SOURCE DOCUMENT:
◆ ◆ ◆ ◆ ◆
You can do the following:
- Choose a positive integer K such that 1 \le K \le M.
- Change X to either X+K or X-K.
- This has a cost of \varphi(K), where \varphi denotes the Euler totient function.
Find the minimum cost of making X equal to D.
EXPLANATION:
To begin, we have
Let’s use this to analyze the types of moves we make.
First, one simple observation is that it’s always optimal to choose square-free numbers as K.
That is, there must not exist any prime p such that p^2\mid K.
This is simply because, if p^2 \mid K, then \varphi(K) = p\cdot \varphi(\frac{K}{p}), so rather than use K for a cost of \varphi(K), we can use \frac{K}{p}, p times and obtain the same value with the same cost.
Repeating this argument eventually leaves us with a square-free number (which will be exactly the product of all distinct primes dividing the initial K).
Now, we have only square-free numbers, meaning they’re products of distinct primes.
Consider the sequence of all prime numbers in ascending order, i.e [2, 3, 5, 7, 11, \ldots]
Let p_i denote the i-th prime in this sequence.
Let P_i = p_1\cdot p_2\cdot\ldots\cdot p_i denote the product of the first i primes.
(This is also called the i-th primorial, as in factorial but with primes.)
Then, it can be proved that even among square-free numbers, it’s always optimal to use primorials.
Proof
Let K be a square-free number that’s not a primorial.
For now, consider the special case where K = p_1p_2\ldots p_i \cdot q where q \gt p_{i+1}.
Observe that \varphi(K) = (p_1-1)\cdot (p_2-1) \cdot \ldots \cdot (p_i-1) \cdot (q-1) = \varphi(P_i) \cdot (q-1).
Now, instead of using K, suppose we use one copy of P_{i+1} and (q - p_{i+1}) copies of P_i instead.
The total distance covered equals p_{i+1}\cdot P_i + (q - p_{i+1}) \cdot P_i = q\cdot P_i = K, so that stays the same.
The cost of this is (p_{i+1}-1)\cdot \varphi(P_i) + (q - p_{i+1}) \cdot \varphi(P_i) = (q-1)\cdot \varphi(P_i), which is also the same.So, we’re able to replace K by several primorial moves without increasing the cost.
Thus, there exists a sequence of optimal moves only using primorials, as claimed.
Note that since M \le 10^{15}, the number of primorials available to us is quite small: in particular, P_{14} \gt 10^{15} so we only need to care about the first 13 or so of them.
Let r denote the largest index such that P_r \le M, so we only have P_0, P_1, P_2, \ldots, P_r available to use.
(Here, P_0 = 1.)
We want to assign coefficients c_i to these in such a way that
where the cost of such an assignment is \sum_{i=0}^r |c_i|\cdot \varphi(P_i).
Let’s try to decide these values from left to right.
Suppose we’ve decided the values of c_0, c_1, \ldots, c_i, and the current value is S.
◆ ◆ ◆ ◆ ◆
DATA SHOWN:
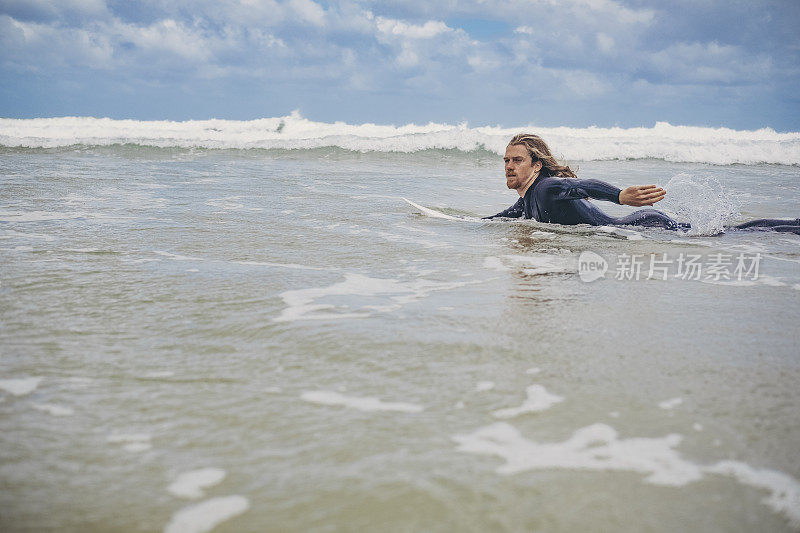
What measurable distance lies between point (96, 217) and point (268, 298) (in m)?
3.69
◆ ◆ ◆ ◆ ◆
TASK REQUIREMENTS:
Pick up the explanation of the minimum-cost totient moves problem from its last sentence and keep going.

OUTPUT OF THE TASK:
Then, observe that because the primorials divide each other, no matter how higher coefficients are decided, S will remain the same modulo P_{i+1}.
So, after deciding all of c_0, \ldots, c_i, we must certainly have S \equiv N \pmod P_{i+1}.
Now, it can be seen that if r = N \bmod P_{i+1} is the remainder, it’s in fact optimal to have S equal either r itself, or r - P_{i+1} (since negative coefficients are allowed).
It’s never optimal for the value to be outside (-P_{i+1}, P_{i+1}) though, since for such ‘large’ values it’s better to use copies of P_{i+1} to reach them instead; because we have \frac{\varphi(P_i)}{P_i} \gt \frac{\varphi(P_{i+1})}{P_{i+1}} (the higher primorials have better cost-per-unit).
More formally, the above cost-per-unit argument proves that it’s optimal for c_i \in (-p_{i+1}, p_{i+1}) to hold, and this combined with the primorials dividing each other shows that any optimal combination of the first i primorials cannot exceed the (i+1)-th in value.
The observation about S = r or S = r - P_{i+1} gives us a dynamic programming solution.
Define dp_{i, j} to be the minimum cost to use P_0, P_1, \ldots, P_i to form:
- N \bmod P_{i+1}, if j = 0
- (N \bmod P_{i+1}) - P_{i+1}, if j = 1
These are trivial to compute now, since dp_{i, j} can be computed in \mathcal{O}(1) from dp_{i-1, 0} and dp_{i-1, 1}.
If r is the index of the largest allowed primorial, the answer is then trivially computed from knowing dp_{r, 0} and dp_{r, 1}.
The complexity of this is about \mathcal{O}(\log M).
TIME COMPLEXITY:
\mathcal{O}(\log M) per testcase.
CODE:
Editorialist's code (PyPy3)
def isprime(n):
i = 2
while i*i <= n:
if n%i == 0: return False
i += 1
return n > 1
prod = [1]
cost = [1]
for n in range(2, 100):
if isprime(n):
prod.append(prod[-1] * n)
cost.append(cost[-1] * (n-1))
if prod[-1] > 10**18: break
for _ in range(int(input())):
m, d = map(int, input().split())
if m == 1:
print(d)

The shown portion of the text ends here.